Direktur Pencegahan dan Pengendalian Penyakit Menular Langsung Kemenkes Siti Nadia Tarmizi mengatakan kasus omicron mencapai 840 (Foto:Screenshoot Youtube Katadata Indonesia)

KBRN, Jakarta: Kementerian Kesehatan (Kemenkes) mencatat total virus corona varian Omicron di Indonesia mencapai 840 kasus hingga 17 Januari 2022. 

Direktur Pencegahan dan Pengendalian Penyakit Menular Langsung Kemenkes Siti Nadia Tarmizi mengatakan jumlah yang dilaporkan pada Senin (17/1/2022) meningkat 268 dibandingkan yang tercatat pada Rabu (12/1/2022) yakni 572. 

Menurutnya, dari jumlah 840 kasus Omicron yang telah tercatat, sebanyak 174 kasus merupakan transmisi lokal.  

"Saat ini sudah ada 840 kasus positif Omicron.

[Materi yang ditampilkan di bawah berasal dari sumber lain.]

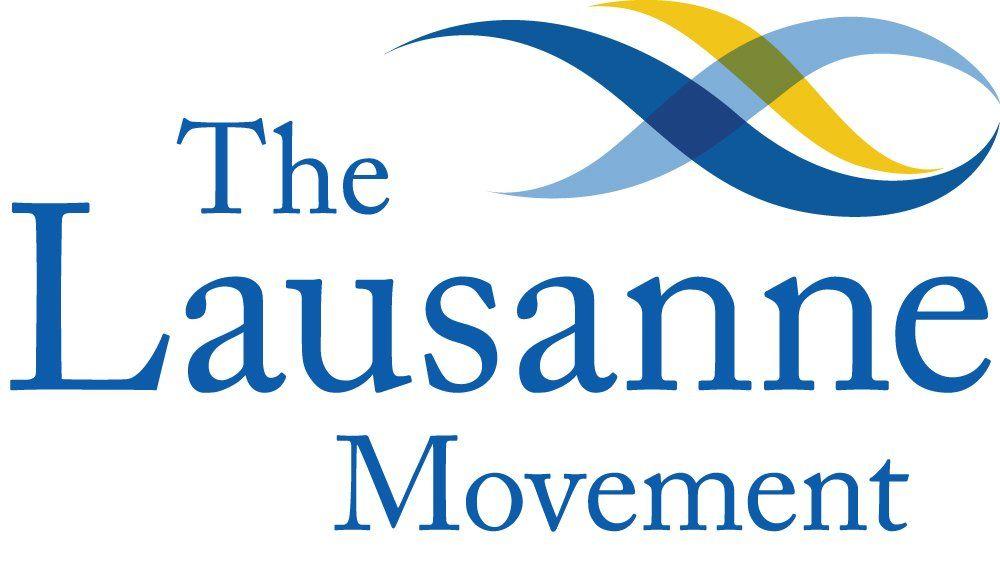 Movement Logo - Lausanne Movement Logo - Lausanne Movement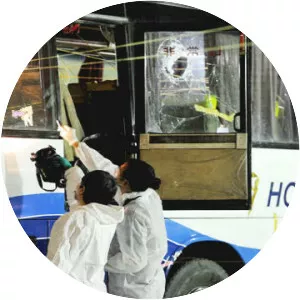 Manila hostage crisis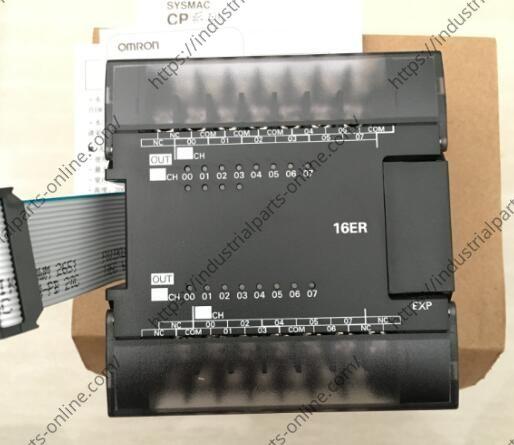 CP1W-16ER Omron PLC Expansion Module new original - industry-mall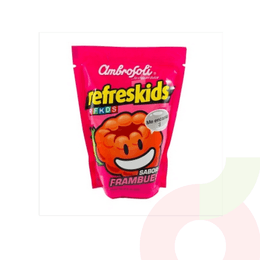 Refreskids Frambuesa Ambrosoli 180Ml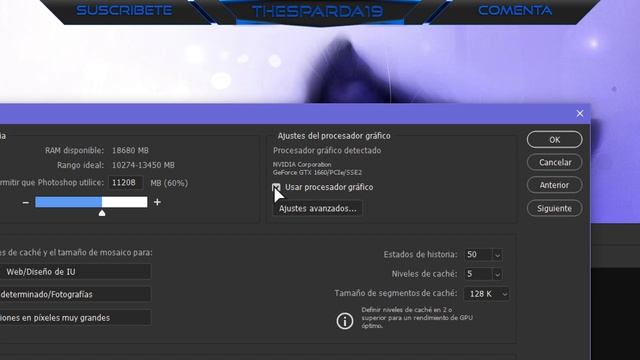 No se ha Podido Cumplir Porque ha Habido un Error de Programa / Solución Photoshop смотреть онлайн
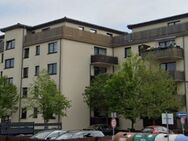 Lichtdurchflutete 2-Raum-Wohnung mit Balkon und Stellplatz in Dessau-Roßlau - Dessau-Roßlau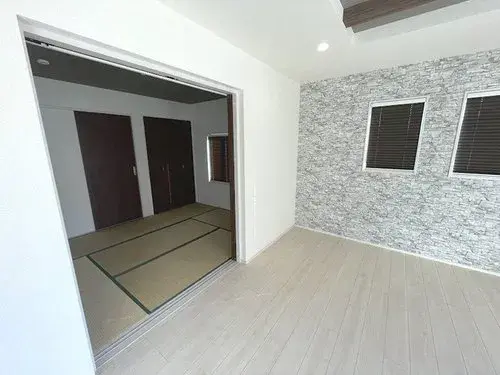 4LDK房产 合志市 熊本县 (10)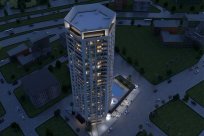 varyant tower bornova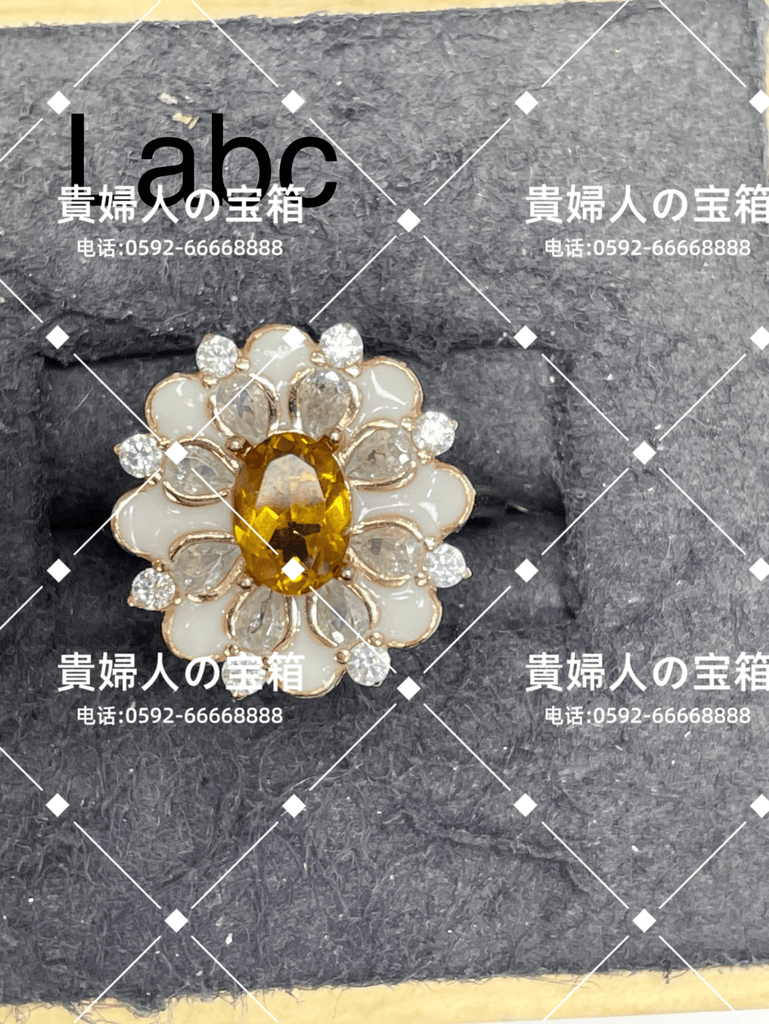 labc - 貴婦人の宝箱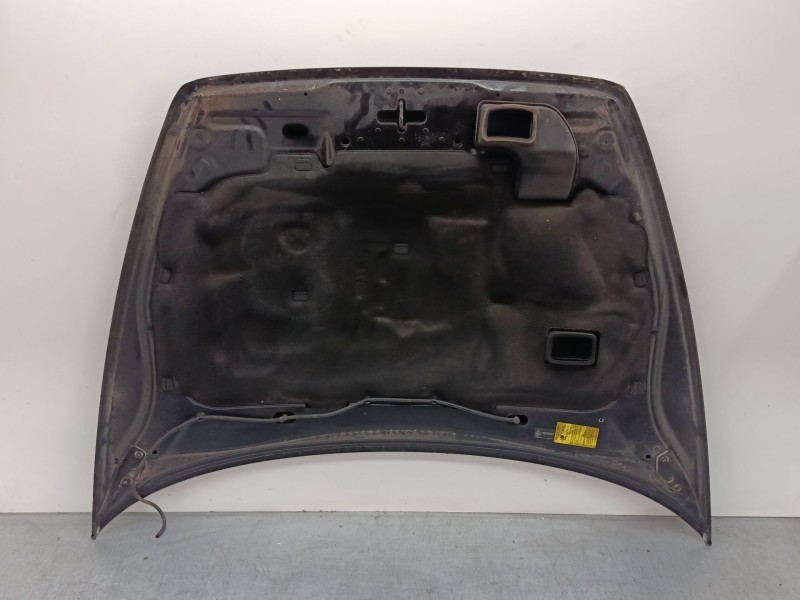 Recambio de capo para volvo v50 (545) 1.6 d referencia OEM IAM   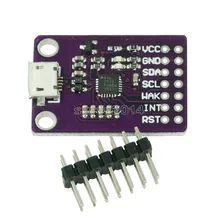 CP2112 плата отладки USB к igc коммуникационный модуль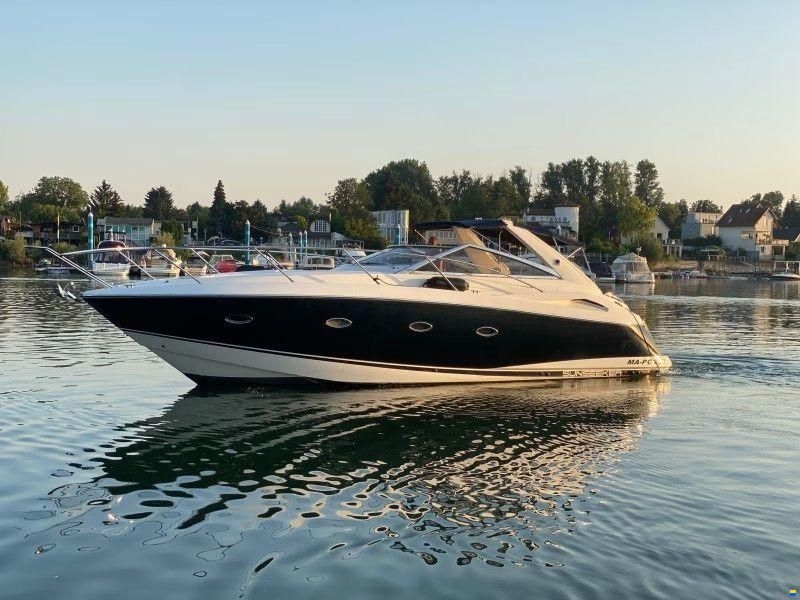 Sunseeker Portofino 35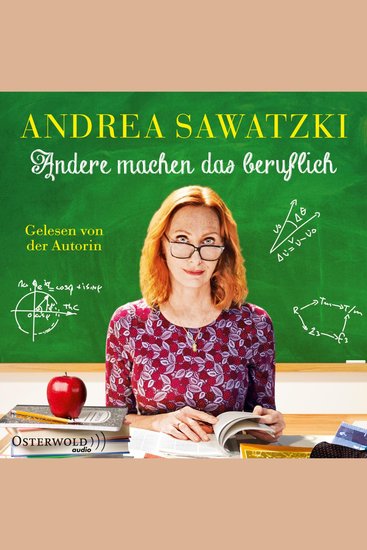 Andere machen das beruflich (Die Bundschuhs 4) - cover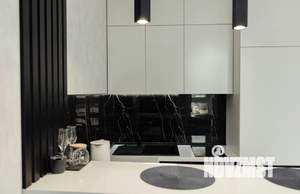 1-к квартира, посуточно, 45м2, 7/17 этаж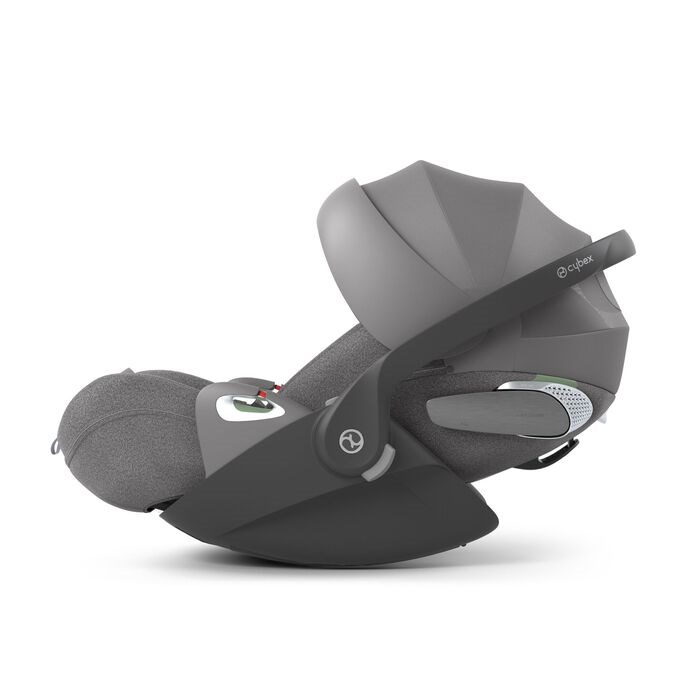 Cybex Cloud T iSize Ana Kucağı Oto Koltuğu Plus Mirage Grey 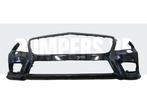 Bumper Mercedes CLS W218 AMG 11-14 A2188855325 Voorbumper JM, Auto-onderdelen, Gebruikt, Voor, 6 maanden garantie, Ophalen of Verzenden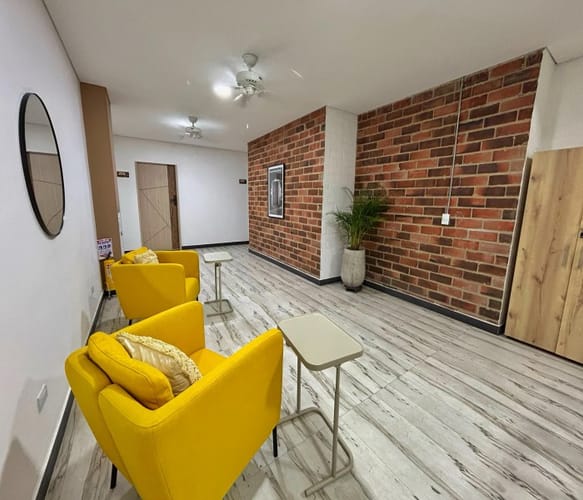 Edificio en venta en Popular, Cali, 560 m² · foto 13 de 24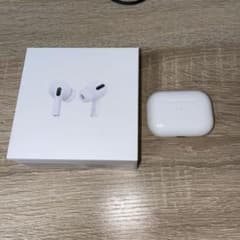Apple AirPods Pro MWP22J/Aのサムネイル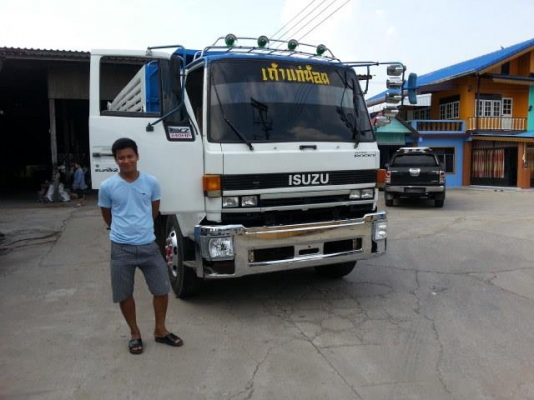 เลิกงามยามดีก็เอารถเดิน ทางกลับโคราชเลิยครับ เสี่ย ชาติชาย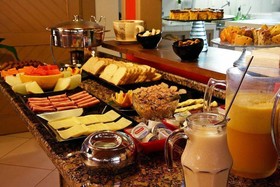 Pousada Vila Taquaras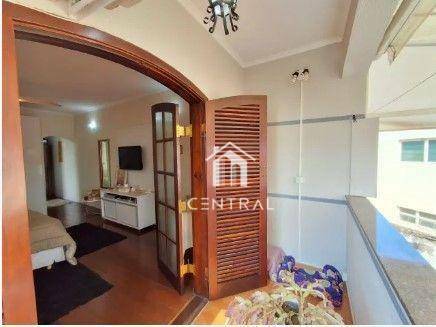 Sobrado à venda com 3 quartos, 236m² - Foto 12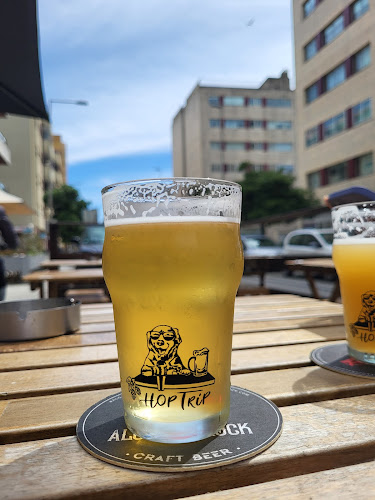 HopTrip Craft Beer Shop - Gastronomia e hotelaria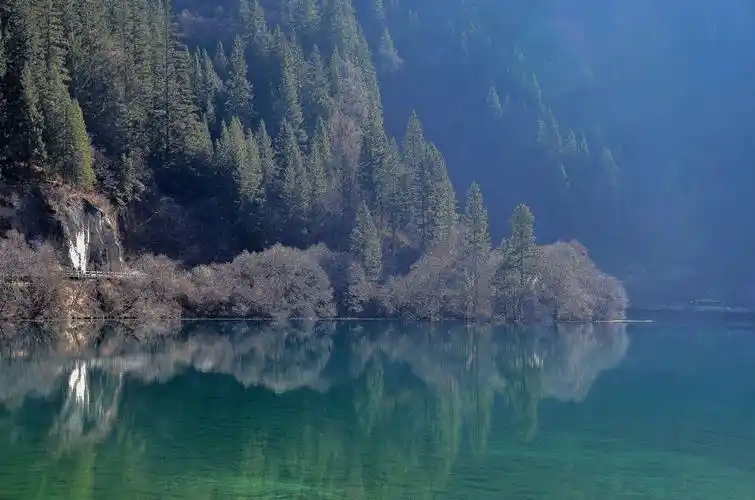 我的摄影十年"情系祖国的大美山河"作品选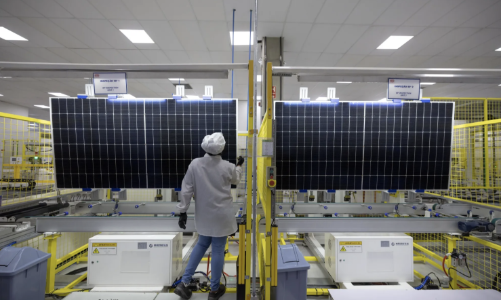 Trung Quốc đầu tư ra nước ngoài nhiều chưa từng thấy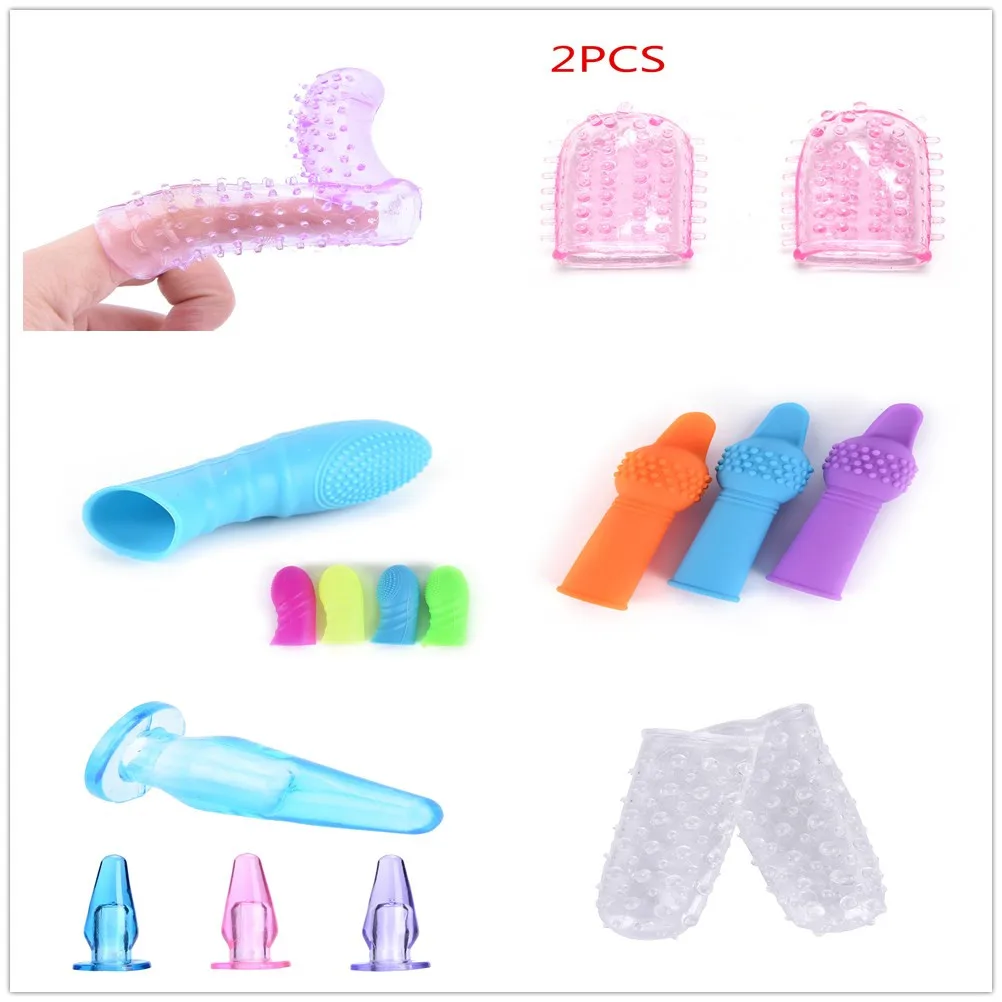 Женский мастурбатор массажный клитор стимулировать секс игрушки киска палец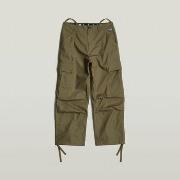 Pantalon G-Star Raw D25251-D714 CARGO CROPPED-B230 SHADOE OLIVE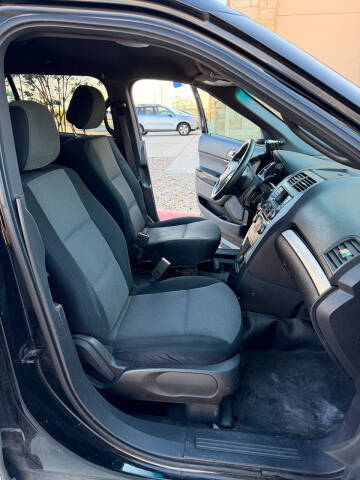 2014 Ford Explorer Police Interceptor Utility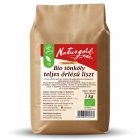 Bio tönköly TELJES őrlésű liszt 1 kg  Naturgold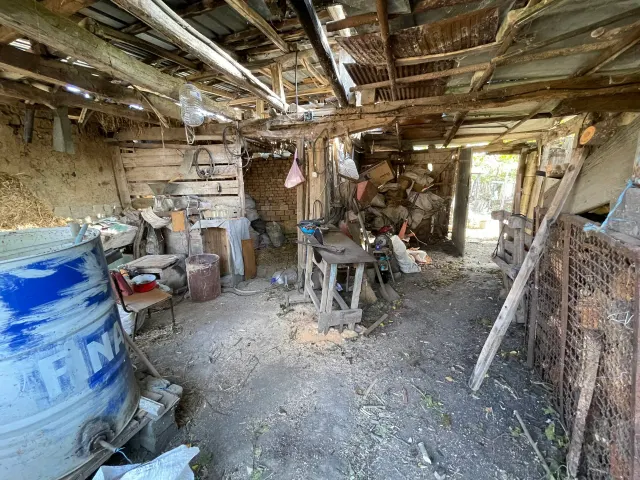 Mason Farmhouse - Blagoevo - thumbnail 7
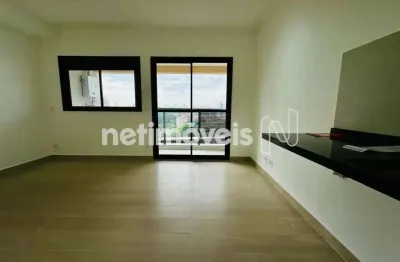 Kitnet / Stúdio à venda na Rua Abará, 43, Jardim das Acacias, São Paulo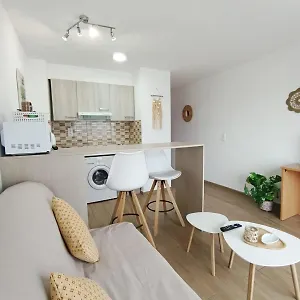 Appartement Mar Y Sol, Empuriabrava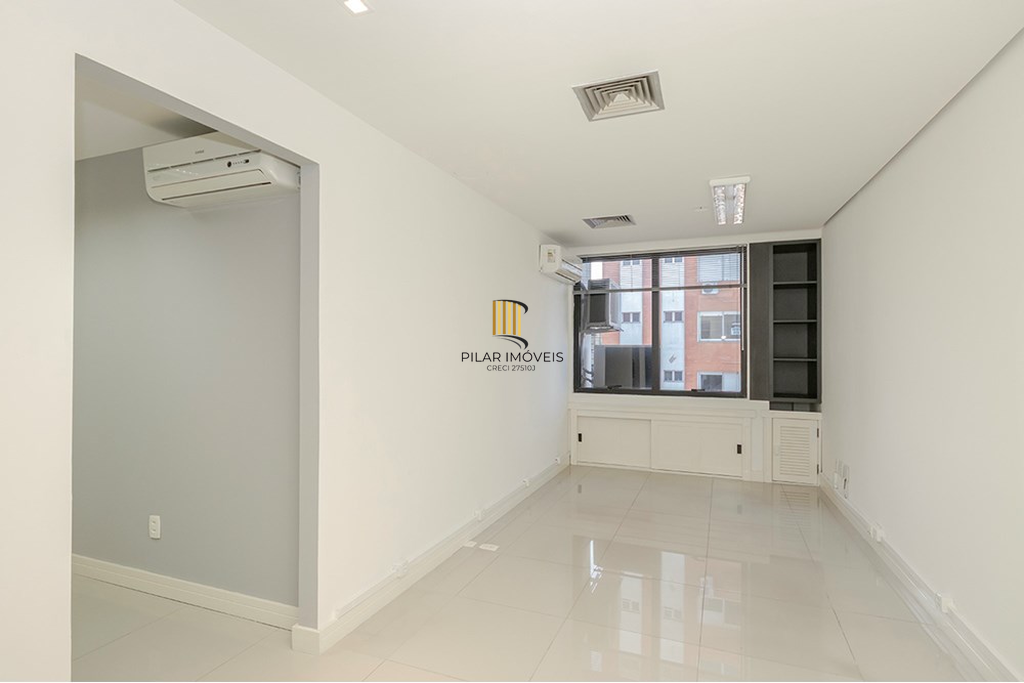 Sala Comercial no bairro Moinhos de Vento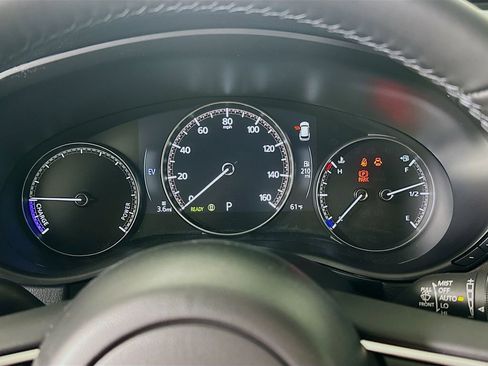 New 2026 MAZDA CX-50 AWD 2.5 Hybrid w/ Weather Package image 12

Probable masih 1.800-2.000 kasus dimana transmisi lokal ada 174 kasus," kata Nadia dalam webinar bertajuk Vaksin Booster Hindari Gelombang Ketiga, yang dipantau dari Youtube Katadata Indonesia, Selasa (18/1/2022).

Selain transmisi lokal, jumlah kasus pelaku perjalanan luar negeri sebanyak 609.  Adapun pelaku perjalanan luar negeri yang terbesar dari Arab Saudi yaitu 112 kasus. 

"Kemudian, sebanyak 106 kasus berasal dari Turki yang didominasi oleh wisatawan," ungkapnya.

Selanjutnya, 62 kasus merupakan pelaku perjalanan dari Amerika Serikat, 49 kasus berasal dari Malaysia, 45 kasus dari Uni Emirat Arab, dan 23 kasus dari Singapura.

Di luar itu, masih ada 57 kasus yang masih dalam tahap penelitian guna memastikan apakah berasal dari transmisi lokal atau pelaku perjalanan luar negeri. 

Lebih lanjut Nadia menambahkan dari 840 kasus, sebanyak 79% di antaranya telah vaksinasi dosis lengkap. Meski begitu, kasus yang telah divaksin memiliki gejala yang lebih ringan, namun Nadia mengingatkan bahwa orang yang telah divaksin pun bisa kembali terkena Omicron.

"Ini jadi kewaspadaan kita karena orang yang sudah divaksin saja masih bisa kena Omicron," ujarnya.

Tambahan kasus Omicron itu, lanjutnya, terjadi seiring dengan adanya peningkatan mobilitas di akhir tahun. Bahkan, kenaikan mobilitas masih terjadi hinga akhir minggu ini.